Elly De La Cruz, Reds super prospect who plays like a video game character, has to be seen to be believed

Elly De La Cruz, Reds super prospect who plays like a video game character, has to be seen to be believed

“He’s just … different.”

That was me, Wednesday night, over and over again as I tried to explain Elly De La Cruz, the Cincinnati Reds phenom who over the course of just two games in the majors has taken the baseball world by storm. I found myself talking about launch angles, exit velocity, and speed from home to third.

Eventually she stopped me.

“Where did he come from?”

That story begins in the Dominican Republic, where De La Cruz was born, in Sabana Grande de Boya, a town in the southeast region of the country. While Sabana Grande de Boya did not have the kind of organized leagues you see in other parts of the Dominican Republic, De La Cruz showed enough potential as a young child that the brother of his first coach offered to let him move in with him, so he could train more.

At six years old, De La Cruz moved away from home. He would spend years away from home, learning the game and finding more and more competitive leagues to foster his talent. At the age of ten, De La Cruz moved to Santo Domingo, to play in a much more competitive league in the capital city. He was a pitcher and a left fielder, and practiced at a top academy.

But while other players were being signed by MLB teams, De La Cruz was not, and eventually wondered if it was time to step away from baseball.

DATA SECTION:
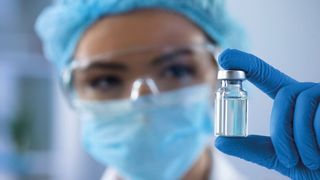 1. El agua purificada es una de las sustancias más importantes de la industria farmacéutica. (Imagen: ©motortion - stock.adobe.com)
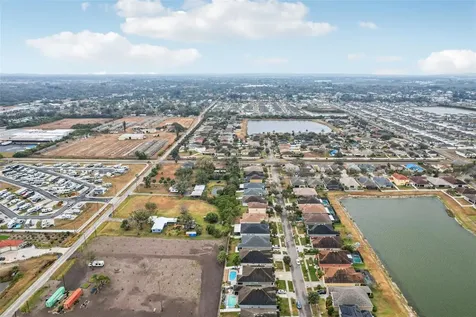 1303 Parker Den Drive Ruskin FL 33570
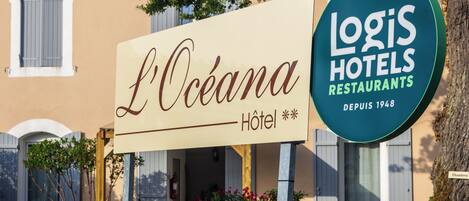 Un letrero de hotel con el nombre 'L'Océana' y el logotipo de 'Logis Hotels Restaurants', establecido desde 1948.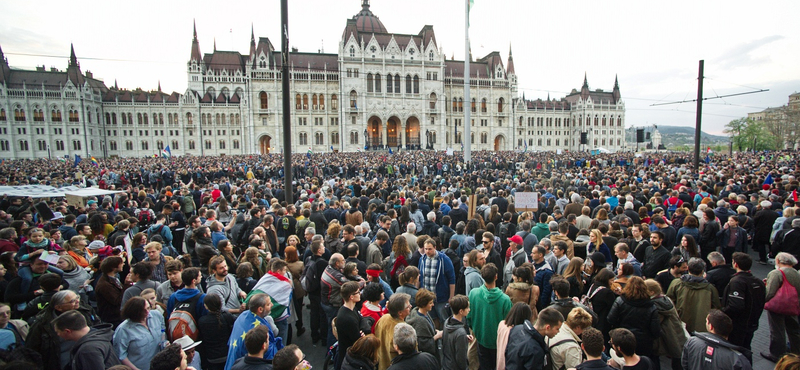 Orbánt a tömeg csak megerősíthette saját félelmeiben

WORK ITEM A:
Revise the De La Cruz article and return everything from "That was me, Wednesday" down to "she stopped me.", putting "swing speed" in place of "launch angles".
WORK ITEM B:
Answer these questions from the De La Cruz article:
(i) In which town was De La Cruz born?
(ii) How old was he when he moved to Santo Domingo?
(iii) Which two positions did he play there?
WORK ITEM C:
Please carry on the De La Cruz article from its last sentence.
The data was taken from a separate source.

WRITTEN ANSWER A:
That was me, Wednesday night, over and over again as I tried to explain Elly De La Cruz, the Cincinnati Reds phenom who over the course of just two games in the majors has taken the baseball world by storm. I found myself talking about swing speed, exit velocity, and speed from home to third.

Eventually she stopped me.

WRITTEN ANSWER B:
(i) Sabana Grande de Boya
(ii) Ten
(iii) Pitcher and left fielder

WRITTEN ANSWER C:
That’s when a family, the Vilorios, took him in, helped him get some new equipment, and put him on the course to where he is today. As De La Cruz kept getting cut during tryouts, and kept seeing other players signed by professional teams, he started to wonder if he would ever get a similar chance.

“Nobody really noticed me,” De La Cruz said of that time back during the spring. “Scouts didn’t really like me. In the academy, I wasn’t making the cuts during tryouts, and that’s why I wanted to go back home.”

But a chance encounter with the Reds changed everything. Cincinnati had a scout in town to take a look at another shortstop. De La Cruz was. told to attend the workout, in part to make the other player look good.

“In my country, since I wasn’t good enough, I got paired with that shortstop to make him look good,” De La Cruz said. “The next day, the Reds scouts said they came to watch me. The next day, more people came and watched. Then they signed me.”

However, De La Cruz did enough that day, and the Reds eventually signed him as a free agent, to a $65,000 contract.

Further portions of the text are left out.